[Start Given text]

The official in question is Tom Potter, former chief of police in Portland, Ore., who had been slated to head a crime-bill program adding 100,000 officers to the nation's streets. Potter is a supercop with a lustrous record of achievement. He's won dozens of local, regional and national awards. He gave Portland a new, healthier look in law enforcement. The city's newspaper said he ``brought the Police Bureau closer to the citizens than any chief in contemporary times.'' His mayor, Bud Clark, said Potter took the bureau on ``a huge leap forward.''

At the last moment, however, Potter felt compelled to withdraw his name from consideration for the federal post, when Justice Department officials grew concerned about his record of support for gay rights. They feared it could hamper Potter's effectiveness with conservative police chiefs.

The real victim is a nation beset by escalating violence. Potter lost the job, in effect, because he believes in attacking crime at its roots - because he takes the ounce-of-prevention concept seriously.

But he probably wasn't vastly surprised by the administration's timidity. He knows how prejudice can overpower reason. Thus, when he retired as Portland's chief in 1993, he made a poignant prediction. Despite his record of broad-scale accomplishment, he said he had little doubt he would be remembered primarily as ``the gay-rights chief.''

One of Potter's four children, daughter Katie, is both a Portland police officer and openly lesbian. And Tom Potter, supercop, is also a proud father. He calls Katie a ``great person'' and a ``good cop.'' All of which makes great copy. So the FBI's routine background check on Potter turned up reams of newspaper stories about the ``gay-rights chief.''

The clippings described him marching at Katie's side in gay-pride parades, testifying before the state legislature in favor of civil-rights protections for gays, and stating publicly that ``some of the nicest people in this city are gays and lesbians.''

The point, though, is that he didn't do those things just because he's Katie's father. He did them because he was chief of police. To him, prejudice of any kind is an important root of social dysfunction and crime. When he became chief, he startled some folks around town, including the man who appointed him, Mayor Clark, by announcing his top priority would be open battle against racism, sexism and homophobia.

[End Given text]
[Start Dataset entries]

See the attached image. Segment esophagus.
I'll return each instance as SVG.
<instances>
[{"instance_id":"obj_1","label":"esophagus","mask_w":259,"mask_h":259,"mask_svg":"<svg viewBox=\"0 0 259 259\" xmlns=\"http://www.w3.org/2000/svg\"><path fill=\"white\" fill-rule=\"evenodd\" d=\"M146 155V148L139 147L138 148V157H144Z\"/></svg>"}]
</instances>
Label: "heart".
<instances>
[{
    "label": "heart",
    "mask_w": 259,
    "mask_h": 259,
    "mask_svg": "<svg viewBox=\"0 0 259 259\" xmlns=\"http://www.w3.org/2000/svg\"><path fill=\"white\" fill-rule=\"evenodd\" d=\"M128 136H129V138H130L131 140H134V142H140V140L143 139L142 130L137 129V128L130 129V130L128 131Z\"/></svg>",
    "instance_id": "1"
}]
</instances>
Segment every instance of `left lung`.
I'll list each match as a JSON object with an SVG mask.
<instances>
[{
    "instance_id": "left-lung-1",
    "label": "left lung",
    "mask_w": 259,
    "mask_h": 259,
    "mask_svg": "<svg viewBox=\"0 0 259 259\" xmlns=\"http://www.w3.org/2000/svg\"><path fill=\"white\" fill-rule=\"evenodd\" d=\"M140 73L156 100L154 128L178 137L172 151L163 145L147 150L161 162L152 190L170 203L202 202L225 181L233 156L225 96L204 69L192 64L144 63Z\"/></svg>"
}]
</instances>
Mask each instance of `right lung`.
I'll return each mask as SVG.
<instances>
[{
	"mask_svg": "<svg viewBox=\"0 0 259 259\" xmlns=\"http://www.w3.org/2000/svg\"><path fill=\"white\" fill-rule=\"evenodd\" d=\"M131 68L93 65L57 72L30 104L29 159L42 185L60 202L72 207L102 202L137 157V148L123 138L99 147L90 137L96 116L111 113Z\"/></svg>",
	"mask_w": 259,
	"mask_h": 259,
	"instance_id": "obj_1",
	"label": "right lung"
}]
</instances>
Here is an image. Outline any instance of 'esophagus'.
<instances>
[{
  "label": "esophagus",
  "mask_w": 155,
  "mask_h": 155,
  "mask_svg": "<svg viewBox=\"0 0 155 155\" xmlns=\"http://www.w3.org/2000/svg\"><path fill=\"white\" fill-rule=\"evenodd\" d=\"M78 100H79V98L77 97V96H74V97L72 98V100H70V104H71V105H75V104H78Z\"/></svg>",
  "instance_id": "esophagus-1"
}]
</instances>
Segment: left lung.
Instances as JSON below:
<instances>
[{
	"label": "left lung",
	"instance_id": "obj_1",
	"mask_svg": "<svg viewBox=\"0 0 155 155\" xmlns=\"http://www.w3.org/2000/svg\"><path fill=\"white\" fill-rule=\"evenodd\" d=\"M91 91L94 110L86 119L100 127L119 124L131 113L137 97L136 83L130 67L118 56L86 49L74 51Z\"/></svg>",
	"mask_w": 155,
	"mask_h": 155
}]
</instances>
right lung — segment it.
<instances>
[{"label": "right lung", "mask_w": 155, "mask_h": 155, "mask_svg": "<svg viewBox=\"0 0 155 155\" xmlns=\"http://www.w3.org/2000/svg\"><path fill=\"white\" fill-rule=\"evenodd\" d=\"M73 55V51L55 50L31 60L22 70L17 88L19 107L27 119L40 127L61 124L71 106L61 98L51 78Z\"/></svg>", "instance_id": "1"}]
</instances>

[End Dataset entries]

▸ **Task set**
a) In the passage about Tom Potter, condense the paragraph beginning "One of Potter's four children" into a shorter version that keeps its main facts.
b) Reproduce the part of the passage about Tom Potter starting with "The clippings described" and going on through "sexism and homophobia.".

▸ **Solution list**
a) Potter's daughter Katie, one of his four children, is a Portland police officer and openly lesbian. Potter, a proud father, calls her a "great person" and a "good cop." Because this made great copy, the FBI's routine background check on him turned up reams of newspaper stories about the "gay-rights chief."

b)
The clippings described him marching at Katie's side in gay-pride parades, testifying before the state legislature in favor of civil-rights protections for gays, and stating publicly that ``some of the nicest people in this city are gays and lesbians.''

The point, though, is that he didn't do those things just because he's Katie's father. He did them because he was chief of police. To him, prejudice of any kind is an important root of social dysfunction and crime. When he became chief, he startled some folks around town, including the man who appointed him, Mayor Clark, by announcing his top priority would be open battle against racism, sexism and homophobia.